El Gobierno de Israel ha arrancado cuanto pudieran llegar a ser a generaciones enteras de exiliados en su propia tierra; tanta metralla acumulada en la carne, tanta explotación, tanta desesperanza…
Y no dejo de preguntarme por qué ese empeño en ahogar en pólvora cualquier intento de convivencia; qué oscuro beneficio se extrae de la guerra perpetua.
Esta vez, han parado gracias a la mediación de Egipto, país que aún mantiene demasiadas heridas abiertas y, quizás por eso, sabe que 70 niños reventados pesan más que las Pirámides.
Pienso en las casas destruidas, en los enseres aplastados por los escombros. Una casa guarda también una vida; una ruina es también un miembro amputado.
Nos parece terrible, y en ocasiones lo es, conseguir un lugar para vivir tras años de pagar una hipoteca inclemente que no entiende de dolor, de necesidades, de escasez, que reclama cada primero de mes su porción sangre.
Pero no atisbamos la agonía de alzar paredes de adobe, blandas e insuficientes, como las que tantos palestinos yerguen a la espera de la próxima explosión.
Cómo olvidar a mi padre en medio de la noche, amasando tierra, agua y paja que el sol convertiría en adobes.

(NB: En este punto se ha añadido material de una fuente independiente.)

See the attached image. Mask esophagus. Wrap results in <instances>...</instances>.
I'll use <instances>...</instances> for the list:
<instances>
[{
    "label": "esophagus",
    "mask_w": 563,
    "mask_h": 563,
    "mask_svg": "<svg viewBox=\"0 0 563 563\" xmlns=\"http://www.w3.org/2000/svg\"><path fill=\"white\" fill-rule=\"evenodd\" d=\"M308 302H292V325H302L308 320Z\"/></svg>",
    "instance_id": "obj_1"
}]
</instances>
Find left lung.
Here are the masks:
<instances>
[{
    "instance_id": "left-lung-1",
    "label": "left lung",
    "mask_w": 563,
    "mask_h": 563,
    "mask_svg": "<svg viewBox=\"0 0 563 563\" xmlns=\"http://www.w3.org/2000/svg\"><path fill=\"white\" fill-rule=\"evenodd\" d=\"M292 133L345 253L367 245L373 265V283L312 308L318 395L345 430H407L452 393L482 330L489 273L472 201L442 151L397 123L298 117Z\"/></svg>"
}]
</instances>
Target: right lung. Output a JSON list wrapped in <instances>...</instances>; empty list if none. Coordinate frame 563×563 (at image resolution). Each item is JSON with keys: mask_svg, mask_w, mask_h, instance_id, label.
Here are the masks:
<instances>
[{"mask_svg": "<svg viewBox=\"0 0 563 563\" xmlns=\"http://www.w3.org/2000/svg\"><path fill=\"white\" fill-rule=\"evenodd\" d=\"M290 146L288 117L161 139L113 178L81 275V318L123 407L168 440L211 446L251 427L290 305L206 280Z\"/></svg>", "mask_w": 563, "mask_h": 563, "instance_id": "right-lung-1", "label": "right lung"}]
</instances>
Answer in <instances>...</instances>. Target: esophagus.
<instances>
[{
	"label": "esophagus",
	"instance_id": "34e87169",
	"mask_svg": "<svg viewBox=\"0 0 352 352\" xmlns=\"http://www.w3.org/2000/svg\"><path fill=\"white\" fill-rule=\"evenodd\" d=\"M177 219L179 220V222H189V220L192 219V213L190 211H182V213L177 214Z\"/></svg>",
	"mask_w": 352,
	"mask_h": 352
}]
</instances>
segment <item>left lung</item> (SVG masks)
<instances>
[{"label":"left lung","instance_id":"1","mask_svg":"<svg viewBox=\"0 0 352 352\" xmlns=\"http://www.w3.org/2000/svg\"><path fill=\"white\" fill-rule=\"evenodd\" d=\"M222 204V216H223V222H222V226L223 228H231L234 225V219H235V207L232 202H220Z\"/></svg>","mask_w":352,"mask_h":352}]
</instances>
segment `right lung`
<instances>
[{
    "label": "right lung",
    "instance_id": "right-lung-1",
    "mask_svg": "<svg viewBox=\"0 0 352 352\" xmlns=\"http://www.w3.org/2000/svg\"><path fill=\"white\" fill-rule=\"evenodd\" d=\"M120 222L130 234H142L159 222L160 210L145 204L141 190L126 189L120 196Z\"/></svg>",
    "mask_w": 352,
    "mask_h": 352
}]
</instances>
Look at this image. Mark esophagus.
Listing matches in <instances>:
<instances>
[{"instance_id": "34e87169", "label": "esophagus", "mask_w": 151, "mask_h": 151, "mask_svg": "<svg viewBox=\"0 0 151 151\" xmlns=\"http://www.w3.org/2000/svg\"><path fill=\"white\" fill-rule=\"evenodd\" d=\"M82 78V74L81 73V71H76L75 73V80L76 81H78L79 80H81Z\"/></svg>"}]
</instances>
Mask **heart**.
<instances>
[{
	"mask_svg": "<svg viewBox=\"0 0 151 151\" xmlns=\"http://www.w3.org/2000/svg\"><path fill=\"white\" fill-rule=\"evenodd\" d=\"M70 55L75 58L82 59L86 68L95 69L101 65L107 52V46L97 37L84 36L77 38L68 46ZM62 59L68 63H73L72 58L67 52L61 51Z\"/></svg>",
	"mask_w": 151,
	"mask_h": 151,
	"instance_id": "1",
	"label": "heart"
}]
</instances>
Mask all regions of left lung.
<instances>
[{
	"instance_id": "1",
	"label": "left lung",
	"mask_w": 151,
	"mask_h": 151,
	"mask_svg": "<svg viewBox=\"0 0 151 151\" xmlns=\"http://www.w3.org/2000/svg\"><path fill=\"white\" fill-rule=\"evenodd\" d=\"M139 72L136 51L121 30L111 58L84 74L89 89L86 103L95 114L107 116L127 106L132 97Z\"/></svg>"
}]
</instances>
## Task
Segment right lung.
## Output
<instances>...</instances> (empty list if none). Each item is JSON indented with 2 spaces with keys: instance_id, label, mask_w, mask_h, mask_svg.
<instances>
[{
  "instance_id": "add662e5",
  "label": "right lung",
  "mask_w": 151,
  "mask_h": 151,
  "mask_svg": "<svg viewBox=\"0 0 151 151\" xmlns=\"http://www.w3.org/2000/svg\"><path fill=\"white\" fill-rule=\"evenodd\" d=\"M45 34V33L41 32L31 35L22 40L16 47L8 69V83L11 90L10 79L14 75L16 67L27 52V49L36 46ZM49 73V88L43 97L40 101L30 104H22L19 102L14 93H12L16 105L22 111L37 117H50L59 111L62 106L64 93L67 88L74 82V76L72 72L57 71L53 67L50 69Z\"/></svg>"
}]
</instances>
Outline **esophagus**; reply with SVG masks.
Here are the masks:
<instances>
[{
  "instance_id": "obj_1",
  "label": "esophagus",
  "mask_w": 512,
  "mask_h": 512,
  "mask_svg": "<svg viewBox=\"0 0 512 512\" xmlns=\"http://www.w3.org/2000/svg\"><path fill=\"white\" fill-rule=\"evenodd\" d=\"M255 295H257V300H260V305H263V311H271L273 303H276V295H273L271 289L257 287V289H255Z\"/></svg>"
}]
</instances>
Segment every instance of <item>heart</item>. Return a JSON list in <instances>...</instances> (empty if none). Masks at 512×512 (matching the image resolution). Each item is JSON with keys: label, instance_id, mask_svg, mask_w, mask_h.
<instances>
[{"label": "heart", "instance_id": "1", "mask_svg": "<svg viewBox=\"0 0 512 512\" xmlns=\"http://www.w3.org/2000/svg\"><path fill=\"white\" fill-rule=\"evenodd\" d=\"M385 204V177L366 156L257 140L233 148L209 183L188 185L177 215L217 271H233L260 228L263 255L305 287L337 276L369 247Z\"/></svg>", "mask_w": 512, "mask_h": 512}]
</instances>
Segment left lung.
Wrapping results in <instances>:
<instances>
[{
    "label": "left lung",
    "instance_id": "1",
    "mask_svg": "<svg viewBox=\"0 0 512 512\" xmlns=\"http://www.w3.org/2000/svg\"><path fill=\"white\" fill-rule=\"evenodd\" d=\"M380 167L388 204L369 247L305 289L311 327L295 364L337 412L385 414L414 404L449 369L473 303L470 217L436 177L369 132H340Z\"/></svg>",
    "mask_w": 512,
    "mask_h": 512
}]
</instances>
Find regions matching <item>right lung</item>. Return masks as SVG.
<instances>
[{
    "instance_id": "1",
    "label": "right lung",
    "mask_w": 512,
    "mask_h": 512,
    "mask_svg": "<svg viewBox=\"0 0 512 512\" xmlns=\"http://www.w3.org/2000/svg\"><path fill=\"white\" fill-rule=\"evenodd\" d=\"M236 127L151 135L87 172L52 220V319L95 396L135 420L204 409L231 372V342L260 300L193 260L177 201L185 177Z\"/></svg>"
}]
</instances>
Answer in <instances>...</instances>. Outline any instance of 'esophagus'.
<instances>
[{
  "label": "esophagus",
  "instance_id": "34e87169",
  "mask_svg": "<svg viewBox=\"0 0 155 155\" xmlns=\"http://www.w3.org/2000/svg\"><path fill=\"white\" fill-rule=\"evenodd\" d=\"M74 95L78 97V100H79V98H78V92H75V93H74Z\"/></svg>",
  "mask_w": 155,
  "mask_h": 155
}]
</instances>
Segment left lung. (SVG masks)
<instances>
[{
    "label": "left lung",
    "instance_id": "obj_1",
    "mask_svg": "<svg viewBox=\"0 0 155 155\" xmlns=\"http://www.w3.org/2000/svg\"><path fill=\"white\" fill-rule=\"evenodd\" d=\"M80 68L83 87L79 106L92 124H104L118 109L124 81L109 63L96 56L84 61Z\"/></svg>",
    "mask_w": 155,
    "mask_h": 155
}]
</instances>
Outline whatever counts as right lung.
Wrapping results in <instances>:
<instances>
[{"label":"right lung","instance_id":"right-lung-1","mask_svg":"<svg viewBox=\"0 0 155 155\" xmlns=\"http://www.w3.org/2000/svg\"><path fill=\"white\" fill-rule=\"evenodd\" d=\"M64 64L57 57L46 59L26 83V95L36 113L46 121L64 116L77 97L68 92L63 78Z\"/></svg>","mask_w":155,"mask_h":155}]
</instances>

Después, el día lo encontraba camino de la siega, sobre su mula de niebla, embarrado y silente como los guerreros que custodian la tumba de un emperador.
Quebrado el hormigón, doblado el hierro, en las ciudades de los palestinos, en las que todo es periferia, seguirán floreciendo esos bloques blandos y pobres.
El día que se conviertan en ciudades fantasmas, si es que no lo son ya, aunque sus espectros todavía dibujen sombras en el suelo, tampoco nos importará.
Si es cierto que el silencio hace cómplices, el desprecio crea criminales. Y yo, impotente, he pensado durante 10 días ominosos en cambiar mi nombre para atemperar la vergüenza.